Курбский ушел к себе. Он делал все правильно, но как бы во сне. С нарочным были посланы письма с приметами Ждана Мироновича к Кириллу Зубцовскому в Ковель и к владимирскому войту, а также в имение княгини. Слуг Марии допросили, но они ничего не знали или не хотели говорить, а с пристрастием под пыткой здесь, в Польше, допрашивать их было незаконно. Но не это удерживало Курбского. Он ждал вестей день, другой, спал в своей библиотеке, где велел постелить на ложе, и ел тоже там. Мария могла уехать, но не уехала; ему доносили, что она послала куда-то своего слугу и что все время что-то пишет, а вечером гуляет в саду. Почему она не уезжает? Он был уверен, что она никогда не простит ему пощечины и будет мстить.

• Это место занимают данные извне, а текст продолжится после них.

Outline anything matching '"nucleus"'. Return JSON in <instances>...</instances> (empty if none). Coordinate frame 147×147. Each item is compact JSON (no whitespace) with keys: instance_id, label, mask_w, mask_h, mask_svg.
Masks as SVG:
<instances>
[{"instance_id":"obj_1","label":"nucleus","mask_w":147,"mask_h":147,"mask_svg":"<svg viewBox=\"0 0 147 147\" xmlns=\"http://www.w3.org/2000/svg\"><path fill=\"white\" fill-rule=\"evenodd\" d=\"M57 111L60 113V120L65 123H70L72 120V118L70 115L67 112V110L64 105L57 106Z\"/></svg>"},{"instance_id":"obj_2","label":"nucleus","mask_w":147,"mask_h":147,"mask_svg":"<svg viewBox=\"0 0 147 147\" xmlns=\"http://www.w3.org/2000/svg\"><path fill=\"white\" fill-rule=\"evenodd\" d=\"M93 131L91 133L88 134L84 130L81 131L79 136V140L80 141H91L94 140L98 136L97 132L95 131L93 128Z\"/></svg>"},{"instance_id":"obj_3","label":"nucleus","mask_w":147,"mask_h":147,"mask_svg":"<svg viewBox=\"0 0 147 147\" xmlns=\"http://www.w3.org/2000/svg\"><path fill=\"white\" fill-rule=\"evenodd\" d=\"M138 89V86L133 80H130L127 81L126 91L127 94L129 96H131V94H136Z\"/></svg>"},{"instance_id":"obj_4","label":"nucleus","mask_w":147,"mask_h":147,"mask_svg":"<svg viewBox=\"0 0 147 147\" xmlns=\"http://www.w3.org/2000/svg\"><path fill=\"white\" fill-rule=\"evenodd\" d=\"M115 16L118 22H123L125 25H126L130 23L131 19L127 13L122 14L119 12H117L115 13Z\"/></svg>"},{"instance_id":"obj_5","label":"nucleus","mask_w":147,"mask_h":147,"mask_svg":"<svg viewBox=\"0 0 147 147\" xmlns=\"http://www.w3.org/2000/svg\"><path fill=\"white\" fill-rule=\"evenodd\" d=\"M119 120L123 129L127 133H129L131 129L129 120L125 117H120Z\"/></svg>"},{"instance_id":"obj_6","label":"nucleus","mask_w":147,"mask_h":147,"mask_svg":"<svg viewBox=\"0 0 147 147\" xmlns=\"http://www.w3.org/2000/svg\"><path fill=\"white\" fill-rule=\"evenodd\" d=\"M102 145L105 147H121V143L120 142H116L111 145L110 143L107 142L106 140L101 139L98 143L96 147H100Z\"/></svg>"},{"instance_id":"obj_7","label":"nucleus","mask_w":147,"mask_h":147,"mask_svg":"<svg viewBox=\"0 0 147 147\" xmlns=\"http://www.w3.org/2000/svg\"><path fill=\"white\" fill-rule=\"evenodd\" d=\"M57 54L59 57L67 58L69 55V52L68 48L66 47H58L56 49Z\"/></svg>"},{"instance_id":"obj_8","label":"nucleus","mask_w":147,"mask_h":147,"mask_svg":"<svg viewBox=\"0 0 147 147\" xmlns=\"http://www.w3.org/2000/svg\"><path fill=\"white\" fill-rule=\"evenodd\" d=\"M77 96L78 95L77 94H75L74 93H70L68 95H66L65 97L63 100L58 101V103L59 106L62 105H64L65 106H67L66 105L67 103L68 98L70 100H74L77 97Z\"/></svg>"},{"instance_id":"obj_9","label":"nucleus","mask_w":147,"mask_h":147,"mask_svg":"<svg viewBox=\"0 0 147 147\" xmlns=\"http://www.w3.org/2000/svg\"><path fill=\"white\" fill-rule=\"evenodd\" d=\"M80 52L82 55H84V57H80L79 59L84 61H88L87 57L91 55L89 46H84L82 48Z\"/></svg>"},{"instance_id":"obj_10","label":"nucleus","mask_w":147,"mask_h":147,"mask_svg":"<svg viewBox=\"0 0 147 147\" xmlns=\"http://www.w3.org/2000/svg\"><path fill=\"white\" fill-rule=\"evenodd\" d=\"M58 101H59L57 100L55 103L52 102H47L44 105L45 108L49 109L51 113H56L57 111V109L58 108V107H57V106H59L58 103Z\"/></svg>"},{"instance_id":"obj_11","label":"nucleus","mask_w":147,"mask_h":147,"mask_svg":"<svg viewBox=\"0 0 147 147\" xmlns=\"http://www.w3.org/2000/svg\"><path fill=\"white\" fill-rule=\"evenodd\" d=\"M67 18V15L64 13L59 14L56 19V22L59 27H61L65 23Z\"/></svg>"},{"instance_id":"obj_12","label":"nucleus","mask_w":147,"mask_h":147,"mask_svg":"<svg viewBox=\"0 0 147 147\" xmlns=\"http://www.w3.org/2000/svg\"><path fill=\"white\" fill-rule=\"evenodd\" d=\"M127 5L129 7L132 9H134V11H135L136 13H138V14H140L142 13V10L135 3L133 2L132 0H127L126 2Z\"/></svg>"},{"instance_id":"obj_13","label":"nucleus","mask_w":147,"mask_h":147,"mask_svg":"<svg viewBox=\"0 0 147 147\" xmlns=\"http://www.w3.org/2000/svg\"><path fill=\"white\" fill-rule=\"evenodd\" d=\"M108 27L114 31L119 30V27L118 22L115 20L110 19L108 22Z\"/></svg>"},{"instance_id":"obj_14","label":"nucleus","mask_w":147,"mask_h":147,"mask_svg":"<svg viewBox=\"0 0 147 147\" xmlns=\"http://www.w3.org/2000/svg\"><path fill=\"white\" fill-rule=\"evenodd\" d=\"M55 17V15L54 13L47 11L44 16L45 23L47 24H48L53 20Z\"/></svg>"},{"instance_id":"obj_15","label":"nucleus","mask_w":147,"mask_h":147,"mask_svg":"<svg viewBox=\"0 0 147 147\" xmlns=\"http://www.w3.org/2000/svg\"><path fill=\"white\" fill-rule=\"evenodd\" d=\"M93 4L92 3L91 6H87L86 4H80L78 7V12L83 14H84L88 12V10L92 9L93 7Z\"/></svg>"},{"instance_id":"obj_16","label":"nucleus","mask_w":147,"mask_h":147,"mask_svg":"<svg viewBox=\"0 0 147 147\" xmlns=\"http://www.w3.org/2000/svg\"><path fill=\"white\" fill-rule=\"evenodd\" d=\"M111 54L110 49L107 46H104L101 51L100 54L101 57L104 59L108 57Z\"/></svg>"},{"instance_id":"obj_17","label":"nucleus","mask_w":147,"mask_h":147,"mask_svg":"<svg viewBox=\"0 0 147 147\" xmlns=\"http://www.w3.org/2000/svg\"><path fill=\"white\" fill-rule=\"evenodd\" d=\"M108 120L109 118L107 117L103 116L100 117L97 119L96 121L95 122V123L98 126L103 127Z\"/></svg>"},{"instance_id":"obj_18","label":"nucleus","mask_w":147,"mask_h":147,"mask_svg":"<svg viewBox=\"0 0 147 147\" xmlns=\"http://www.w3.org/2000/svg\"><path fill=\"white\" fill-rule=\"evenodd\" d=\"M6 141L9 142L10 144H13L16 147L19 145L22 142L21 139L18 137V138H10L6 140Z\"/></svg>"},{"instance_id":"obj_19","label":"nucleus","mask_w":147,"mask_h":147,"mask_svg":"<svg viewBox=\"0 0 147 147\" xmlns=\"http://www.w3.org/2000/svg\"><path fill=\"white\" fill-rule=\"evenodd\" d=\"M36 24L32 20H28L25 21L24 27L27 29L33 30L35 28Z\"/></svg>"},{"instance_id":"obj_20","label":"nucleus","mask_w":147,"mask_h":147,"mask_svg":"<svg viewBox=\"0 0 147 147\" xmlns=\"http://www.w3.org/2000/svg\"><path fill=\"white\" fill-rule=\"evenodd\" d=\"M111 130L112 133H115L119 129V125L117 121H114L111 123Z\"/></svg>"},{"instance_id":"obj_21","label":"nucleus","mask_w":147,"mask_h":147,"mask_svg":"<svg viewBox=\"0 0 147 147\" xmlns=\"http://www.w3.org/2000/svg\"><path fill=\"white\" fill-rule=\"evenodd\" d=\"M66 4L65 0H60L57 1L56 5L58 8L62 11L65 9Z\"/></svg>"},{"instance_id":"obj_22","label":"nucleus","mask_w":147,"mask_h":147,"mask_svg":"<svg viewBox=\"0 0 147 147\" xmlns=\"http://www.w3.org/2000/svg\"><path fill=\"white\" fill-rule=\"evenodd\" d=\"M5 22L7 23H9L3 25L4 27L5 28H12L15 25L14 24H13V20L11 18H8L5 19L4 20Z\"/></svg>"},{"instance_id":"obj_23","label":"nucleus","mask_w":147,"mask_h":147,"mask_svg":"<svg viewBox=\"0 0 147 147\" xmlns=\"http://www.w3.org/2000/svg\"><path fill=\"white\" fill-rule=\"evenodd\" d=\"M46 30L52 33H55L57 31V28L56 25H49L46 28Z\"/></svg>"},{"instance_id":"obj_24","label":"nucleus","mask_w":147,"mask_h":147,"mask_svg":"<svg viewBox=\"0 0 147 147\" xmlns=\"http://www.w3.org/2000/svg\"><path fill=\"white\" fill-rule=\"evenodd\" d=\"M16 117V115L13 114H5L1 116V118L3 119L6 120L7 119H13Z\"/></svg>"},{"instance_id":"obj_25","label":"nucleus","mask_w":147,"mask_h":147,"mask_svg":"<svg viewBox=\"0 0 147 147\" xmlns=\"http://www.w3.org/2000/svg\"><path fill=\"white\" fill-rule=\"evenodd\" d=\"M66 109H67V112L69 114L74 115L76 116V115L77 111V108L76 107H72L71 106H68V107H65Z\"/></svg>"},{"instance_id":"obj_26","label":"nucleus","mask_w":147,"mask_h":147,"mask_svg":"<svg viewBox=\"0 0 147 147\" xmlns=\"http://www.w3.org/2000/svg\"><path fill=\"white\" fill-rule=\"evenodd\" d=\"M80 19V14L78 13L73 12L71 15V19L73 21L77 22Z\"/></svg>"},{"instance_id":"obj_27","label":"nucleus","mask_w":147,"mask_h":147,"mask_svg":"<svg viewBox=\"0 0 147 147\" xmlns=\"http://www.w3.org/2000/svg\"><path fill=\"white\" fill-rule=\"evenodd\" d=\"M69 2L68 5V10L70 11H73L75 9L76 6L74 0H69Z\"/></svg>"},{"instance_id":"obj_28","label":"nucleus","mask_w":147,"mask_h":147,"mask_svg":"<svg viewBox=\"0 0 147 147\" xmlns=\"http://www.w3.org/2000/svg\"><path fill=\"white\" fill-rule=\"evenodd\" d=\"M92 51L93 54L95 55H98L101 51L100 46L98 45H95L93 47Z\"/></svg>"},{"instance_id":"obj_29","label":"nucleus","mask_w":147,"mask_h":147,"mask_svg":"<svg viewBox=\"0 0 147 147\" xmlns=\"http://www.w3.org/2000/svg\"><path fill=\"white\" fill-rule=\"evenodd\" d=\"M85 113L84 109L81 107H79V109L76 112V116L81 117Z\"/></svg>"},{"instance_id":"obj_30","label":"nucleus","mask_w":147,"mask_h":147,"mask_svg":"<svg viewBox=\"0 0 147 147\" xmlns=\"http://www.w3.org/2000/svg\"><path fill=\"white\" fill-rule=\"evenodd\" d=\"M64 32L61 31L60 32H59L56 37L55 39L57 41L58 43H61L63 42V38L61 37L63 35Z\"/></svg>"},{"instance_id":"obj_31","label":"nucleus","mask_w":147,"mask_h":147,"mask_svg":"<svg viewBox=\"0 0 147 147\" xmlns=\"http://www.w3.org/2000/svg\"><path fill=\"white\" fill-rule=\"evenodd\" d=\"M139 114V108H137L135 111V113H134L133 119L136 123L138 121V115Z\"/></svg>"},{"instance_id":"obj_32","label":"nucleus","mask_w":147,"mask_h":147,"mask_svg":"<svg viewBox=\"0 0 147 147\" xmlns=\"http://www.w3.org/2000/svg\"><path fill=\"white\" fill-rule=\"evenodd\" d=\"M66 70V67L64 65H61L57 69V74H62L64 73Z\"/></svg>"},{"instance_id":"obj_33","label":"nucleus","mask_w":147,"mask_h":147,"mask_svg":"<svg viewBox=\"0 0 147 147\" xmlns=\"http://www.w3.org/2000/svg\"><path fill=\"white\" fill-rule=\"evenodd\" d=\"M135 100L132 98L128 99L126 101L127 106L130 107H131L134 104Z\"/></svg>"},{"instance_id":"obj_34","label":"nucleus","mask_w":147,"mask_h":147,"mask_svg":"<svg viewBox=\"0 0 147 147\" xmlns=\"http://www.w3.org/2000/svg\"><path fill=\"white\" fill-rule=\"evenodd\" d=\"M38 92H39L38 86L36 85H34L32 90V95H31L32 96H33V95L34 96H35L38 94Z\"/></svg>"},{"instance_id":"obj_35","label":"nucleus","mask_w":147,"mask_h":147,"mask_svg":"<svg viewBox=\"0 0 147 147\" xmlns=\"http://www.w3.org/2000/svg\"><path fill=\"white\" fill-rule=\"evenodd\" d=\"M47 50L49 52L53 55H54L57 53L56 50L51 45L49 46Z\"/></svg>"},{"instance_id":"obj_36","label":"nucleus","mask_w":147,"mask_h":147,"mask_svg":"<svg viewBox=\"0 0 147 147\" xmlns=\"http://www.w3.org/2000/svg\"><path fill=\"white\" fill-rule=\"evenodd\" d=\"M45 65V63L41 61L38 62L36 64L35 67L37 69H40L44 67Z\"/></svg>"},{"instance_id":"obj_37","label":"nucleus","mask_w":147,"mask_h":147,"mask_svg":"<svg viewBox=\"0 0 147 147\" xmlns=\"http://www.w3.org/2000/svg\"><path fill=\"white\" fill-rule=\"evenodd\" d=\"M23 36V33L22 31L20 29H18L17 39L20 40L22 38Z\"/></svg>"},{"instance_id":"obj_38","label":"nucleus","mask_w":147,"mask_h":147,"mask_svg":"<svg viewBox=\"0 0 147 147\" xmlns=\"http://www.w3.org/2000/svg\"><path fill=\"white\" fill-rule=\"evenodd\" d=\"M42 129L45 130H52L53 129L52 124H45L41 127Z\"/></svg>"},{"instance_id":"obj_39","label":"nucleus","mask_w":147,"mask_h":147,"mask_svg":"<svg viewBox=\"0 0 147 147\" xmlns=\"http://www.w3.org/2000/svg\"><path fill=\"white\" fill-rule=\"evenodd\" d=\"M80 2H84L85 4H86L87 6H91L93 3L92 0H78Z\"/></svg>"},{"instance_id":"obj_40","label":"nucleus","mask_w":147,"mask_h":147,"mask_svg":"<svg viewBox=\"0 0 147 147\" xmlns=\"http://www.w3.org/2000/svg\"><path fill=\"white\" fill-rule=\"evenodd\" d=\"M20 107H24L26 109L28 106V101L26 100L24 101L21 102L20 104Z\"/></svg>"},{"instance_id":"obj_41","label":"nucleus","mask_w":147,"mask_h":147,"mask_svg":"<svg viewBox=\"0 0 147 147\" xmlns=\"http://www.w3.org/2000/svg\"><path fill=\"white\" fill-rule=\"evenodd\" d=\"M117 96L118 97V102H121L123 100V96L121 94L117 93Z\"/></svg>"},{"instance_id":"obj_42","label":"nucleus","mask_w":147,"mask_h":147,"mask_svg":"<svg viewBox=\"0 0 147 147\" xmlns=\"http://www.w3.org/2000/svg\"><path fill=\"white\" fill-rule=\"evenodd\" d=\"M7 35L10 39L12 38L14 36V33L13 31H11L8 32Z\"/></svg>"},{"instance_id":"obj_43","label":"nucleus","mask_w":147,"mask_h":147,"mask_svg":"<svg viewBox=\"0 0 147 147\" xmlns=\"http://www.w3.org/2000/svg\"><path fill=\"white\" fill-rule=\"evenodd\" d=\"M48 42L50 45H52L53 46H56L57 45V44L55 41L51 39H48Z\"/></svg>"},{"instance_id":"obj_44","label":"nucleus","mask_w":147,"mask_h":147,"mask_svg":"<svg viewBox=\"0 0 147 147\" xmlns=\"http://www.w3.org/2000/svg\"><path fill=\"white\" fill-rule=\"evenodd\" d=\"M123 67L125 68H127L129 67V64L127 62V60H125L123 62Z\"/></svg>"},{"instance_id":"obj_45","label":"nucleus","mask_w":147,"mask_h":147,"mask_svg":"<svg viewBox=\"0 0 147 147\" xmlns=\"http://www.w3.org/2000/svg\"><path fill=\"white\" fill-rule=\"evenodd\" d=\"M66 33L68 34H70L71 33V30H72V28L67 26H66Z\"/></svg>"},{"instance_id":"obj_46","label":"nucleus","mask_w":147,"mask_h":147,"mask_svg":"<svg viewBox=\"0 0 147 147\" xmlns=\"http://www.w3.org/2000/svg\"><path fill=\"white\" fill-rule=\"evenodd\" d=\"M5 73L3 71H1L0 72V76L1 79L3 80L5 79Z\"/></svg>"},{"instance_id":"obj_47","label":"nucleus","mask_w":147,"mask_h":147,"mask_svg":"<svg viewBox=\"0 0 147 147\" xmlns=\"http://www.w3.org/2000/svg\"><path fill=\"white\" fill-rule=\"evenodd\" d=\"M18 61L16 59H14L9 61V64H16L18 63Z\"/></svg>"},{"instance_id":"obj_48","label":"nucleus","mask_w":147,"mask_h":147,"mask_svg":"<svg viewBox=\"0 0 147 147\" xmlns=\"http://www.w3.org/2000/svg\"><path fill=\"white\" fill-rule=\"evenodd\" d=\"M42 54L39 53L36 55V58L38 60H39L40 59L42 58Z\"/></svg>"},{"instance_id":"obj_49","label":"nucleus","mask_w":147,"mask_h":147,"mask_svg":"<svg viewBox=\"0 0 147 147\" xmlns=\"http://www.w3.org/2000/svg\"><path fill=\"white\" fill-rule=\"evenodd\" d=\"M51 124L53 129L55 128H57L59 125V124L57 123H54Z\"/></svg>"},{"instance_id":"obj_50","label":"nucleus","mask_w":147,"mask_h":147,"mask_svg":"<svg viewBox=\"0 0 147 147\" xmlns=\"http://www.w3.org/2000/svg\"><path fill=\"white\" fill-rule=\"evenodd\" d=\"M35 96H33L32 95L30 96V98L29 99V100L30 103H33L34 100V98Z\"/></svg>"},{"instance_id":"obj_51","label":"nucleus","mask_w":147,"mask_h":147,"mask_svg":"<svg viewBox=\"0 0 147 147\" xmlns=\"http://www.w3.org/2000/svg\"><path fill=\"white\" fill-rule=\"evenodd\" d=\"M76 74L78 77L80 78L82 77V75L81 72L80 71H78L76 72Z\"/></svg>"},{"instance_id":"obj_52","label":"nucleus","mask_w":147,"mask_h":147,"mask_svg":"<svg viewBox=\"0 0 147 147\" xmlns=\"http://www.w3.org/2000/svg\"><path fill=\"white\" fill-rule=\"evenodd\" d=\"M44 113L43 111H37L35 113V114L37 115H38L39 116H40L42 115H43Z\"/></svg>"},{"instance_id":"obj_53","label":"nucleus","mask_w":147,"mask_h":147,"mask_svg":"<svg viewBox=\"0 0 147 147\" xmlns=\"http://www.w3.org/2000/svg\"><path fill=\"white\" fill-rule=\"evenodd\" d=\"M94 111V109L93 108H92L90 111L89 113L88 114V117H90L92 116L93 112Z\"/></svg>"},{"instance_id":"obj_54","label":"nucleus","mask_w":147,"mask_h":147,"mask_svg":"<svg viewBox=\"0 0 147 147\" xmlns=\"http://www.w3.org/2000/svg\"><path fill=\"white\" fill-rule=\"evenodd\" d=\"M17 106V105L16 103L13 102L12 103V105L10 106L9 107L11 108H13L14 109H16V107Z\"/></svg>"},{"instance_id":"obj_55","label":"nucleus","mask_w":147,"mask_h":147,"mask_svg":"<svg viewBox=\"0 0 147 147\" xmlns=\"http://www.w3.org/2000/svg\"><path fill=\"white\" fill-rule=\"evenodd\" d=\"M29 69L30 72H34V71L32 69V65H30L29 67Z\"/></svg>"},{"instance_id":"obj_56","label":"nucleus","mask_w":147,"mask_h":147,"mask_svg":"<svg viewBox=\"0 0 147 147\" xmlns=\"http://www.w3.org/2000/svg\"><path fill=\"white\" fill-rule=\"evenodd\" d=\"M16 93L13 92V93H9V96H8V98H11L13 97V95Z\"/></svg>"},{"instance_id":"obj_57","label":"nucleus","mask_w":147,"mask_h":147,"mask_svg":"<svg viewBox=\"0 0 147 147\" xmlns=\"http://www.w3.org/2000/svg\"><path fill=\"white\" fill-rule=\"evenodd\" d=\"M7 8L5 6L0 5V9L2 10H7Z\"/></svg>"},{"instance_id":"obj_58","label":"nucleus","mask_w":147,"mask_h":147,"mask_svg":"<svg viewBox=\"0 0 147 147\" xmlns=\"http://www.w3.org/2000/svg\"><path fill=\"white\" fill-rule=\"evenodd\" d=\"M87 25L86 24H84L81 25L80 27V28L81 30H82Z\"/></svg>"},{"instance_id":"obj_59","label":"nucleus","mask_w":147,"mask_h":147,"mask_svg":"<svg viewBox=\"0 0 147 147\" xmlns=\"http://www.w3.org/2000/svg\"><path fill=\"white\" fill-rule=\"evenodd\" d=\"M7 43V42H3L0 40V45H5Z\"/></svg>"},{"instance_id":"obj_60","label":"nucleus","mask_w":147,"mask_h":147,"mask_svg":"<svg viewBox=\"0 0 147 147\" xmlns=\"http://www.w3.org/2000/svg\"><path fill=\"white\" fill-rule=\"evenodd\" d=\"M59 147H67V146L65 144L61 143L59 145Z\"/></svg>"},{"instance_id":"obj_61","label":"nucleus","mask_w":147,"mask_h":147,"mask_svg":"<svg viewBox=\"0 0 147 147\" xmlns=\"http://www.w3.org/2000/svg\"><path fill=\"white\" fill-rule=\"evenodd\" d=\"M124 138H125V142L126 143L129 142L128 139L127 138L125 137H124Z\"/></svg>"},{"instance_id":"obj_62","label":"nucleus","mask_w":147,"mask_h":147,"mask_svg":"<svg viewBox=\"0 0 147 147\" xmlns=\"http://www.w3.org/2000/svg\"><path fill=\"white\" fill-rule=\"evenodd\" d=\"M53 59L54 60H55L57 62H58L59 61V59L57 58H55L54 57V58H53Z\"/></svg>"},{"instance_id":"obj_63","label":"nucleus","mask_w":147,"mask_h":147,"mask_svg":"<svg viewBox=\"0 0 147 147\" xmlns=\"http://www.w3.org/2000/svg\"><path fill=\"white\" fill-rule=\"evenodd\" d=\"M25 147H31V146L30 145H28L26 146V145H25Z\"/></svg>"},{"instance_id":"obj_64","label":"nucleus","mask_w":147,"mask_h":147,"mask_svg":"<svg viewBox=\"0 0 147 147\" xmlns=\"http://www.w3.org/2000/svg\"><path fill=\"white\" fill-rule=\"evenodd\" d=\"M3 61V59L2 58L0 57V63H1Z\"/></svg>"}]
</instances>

На четвертый день вернулись посланные в погоню — они никого не привезли. Войты Ковеля и Владимира будут вести розыск по жалобе князя, но они не могут сделать обыск во владениях его жены без ее разрешения: такие дела решает королевский суд.
В ночь на пятый день Курбский увидел сон: он шел по лесу, по поляне, сплошь покрытой зарослями ландышей, и кого-то искал, беззвучно плача. Ото были даже не слезы, а как бы сама жизнь, истекающая из него в заросли восковых колокольчиков, в землю, навсегда, и он не мог ее удержать, но не хотел умирать; он искал что-то любимое, нежное, но натыкался на влажную мерзкую тьму, упругую, как кожа змеи, и, отпрянув, опять искал, начиная задыхаться. И вдруг руки его нашли нечто теплое, запах ландышей проник в ноздри до дна, он почувствовал чьи-то губы, чье-то тело, а проснувшись, понял, что его сжимает в объятиях Бируте. Он не боролся — он обнял ее, покоряясь безумию, как неизбежности гибели. Он хотел погибнуть, но с ней…
Был рассвет, она сидела на краю ложа, гладила его по обнаженной груди, говорила ласково, насмешливо:
— Глупый ревнивец, разве я могу тебе изменить? Да, у меня был Ждан, который должен был передать Яну мое письмо, мы думали, это стража войта, которая ищет Яна уже год, а это оказался ты! Глупый ревнивец, как легко тебя обмануть, Андрей, как легко оклеветать меня, у которой нет защитника! Ты не можешь меня разлюбить, никогда не будет этого, никогда!